Les Fonds d’investissements et les transporteurs continueront – ils à faire route ensemble ?

Le sens de l’histoire des entreprises de transport va vers la concentration. Avec une globalisation accrue des échanges, le transporteur devra être capable d’accompagner la mobilité des affaires de son client sur le plan national et international. Il aura donc davantage besoin de financement pour investir. Les entreprises françaises dans leur ensemble manquent cruellement de fonds propres et les transporteurs n’échappent malheureusement pas à la règle.
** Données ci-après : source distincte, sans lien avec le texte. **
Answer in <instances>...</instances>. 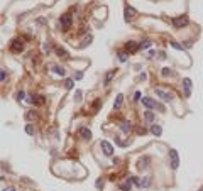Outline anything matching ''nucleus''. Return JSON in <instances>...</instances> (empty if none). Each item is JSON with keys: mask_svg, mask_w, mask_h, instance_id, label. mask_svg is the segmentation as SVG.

Il est essentiel que les dirigeants prennent conscience de l’importance d’avoir un bon niveau de fonds propres d’une part, et, d’autre part, que les sociétés de capital investissement soient fidèles au rendez-vous et accompagnent les transporteurs dans les meilleures conditions afin d’assurer leur pérennité. Enfin, comme toute décision importante, avant d’ouvrir son capital, le dirigeant a tout intérêt à se faire conseiller par des bons spécialistes. Il doit au préalable se demander pourquoi il a besoin de faire entrer un tiers dans son capital et établir une stratégie claire.